Mitochondria dysfunction is thought to be involved in Parkinson's pathogenesis. In spontaneous, usually aging related Parkinson's disease (non-genetically linked), the disease is commonly caused by dysfunctional mitochondria, cellular oxidative stress, autophagic alterations and protein aggregation. These can lead to mitochondrial swelling and depolarization. It is important to regulate dysfunctional mitochondria, because these traits could be induced by mitochondrial dysfunction and can induce cell death. Disorders in energy creation by mitochondria can cause cellular degeneration, like those seen in the substantia nigra.

===Tuberculosis===
Tuberculosis is a contagious disease caused by infection with the airborne pathogen Mycobacterium tuberculosis. A 2021 study reported that chronic infection by M. tuberculosis in the lungs or ex-vivo infection by non-pathogenic mycobacteria (M. bovis) elicits activation of the receptor-mediated mitophagy pathway. The receptor mediated mitophagy pathways are elicited through NIX that gets upregulated during tuberculosis. Elicited NIX/BNIP3L receptor recruitment of LC3 molecules mediate formation of phagophore that engulf defective mitochondria directly.

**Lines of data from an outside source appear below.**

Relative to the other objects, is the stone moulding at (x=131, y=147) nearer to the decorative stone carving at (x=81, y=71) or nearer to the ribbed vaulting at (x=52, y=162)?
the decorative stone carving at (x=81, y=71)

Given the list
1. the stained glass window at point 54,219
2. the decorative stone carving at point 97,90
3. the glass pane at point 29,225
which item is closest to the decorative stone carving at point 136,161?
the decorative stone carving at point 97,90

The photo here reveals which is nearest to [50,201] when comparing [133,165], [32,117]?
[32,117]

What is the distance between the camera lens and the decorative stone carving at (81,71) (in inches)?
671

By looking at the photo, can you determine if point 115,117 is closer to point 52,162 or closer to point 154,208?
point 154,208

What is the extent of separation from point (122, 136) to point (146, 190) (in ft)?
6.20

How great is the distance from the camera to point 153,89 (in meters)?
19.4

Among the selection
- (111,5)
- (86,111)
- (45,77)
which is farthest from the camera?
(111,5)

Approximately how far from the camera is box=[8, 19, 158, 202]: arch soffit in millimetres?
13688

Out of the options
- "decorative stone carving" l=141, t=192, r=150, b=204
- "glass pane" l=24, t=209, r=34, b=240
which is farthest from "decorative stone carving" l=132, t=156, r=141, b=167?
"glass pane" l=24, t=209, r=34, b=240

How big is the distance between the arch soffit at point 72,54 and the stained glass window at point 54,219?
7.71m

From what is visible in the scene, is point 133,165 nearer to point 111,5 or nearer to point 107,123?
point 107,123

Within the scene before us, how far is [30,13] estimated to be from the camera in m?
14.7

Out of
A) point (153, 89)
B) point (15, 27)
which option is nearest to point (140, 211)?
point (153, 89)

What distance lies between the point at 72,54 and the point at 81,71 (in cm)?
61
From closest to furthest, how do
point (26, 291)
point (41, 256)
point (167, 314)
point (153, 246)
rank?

=== Cardiovascular disease ===
Cardiac hypertrophy is the adaptive response to haemodynamic stress or myocardial injury, and allows the heart to increase oxygen supply. However, hypertrophy can increase interstitial fibrosis and decrease ventricular function. Myocardium's oxygen requirement implies that mitochondria are central to maintain optimal performance. Changes in mitochondrial morphology may affect adaptation during cardiac remodeling, with effects on diabetic cardiomyopathy, atherosclerosis, damage from ischaemia–reperfusion, cardiac hypertrophy and decompensated heart failure.

=== Activity ===
A 2017 study reported that in mice 90 minutes of aerobic exercise induced a 45% increase in mitophagy, preceded by increased phosphorylation of AMP activated protein kinase (Ampk).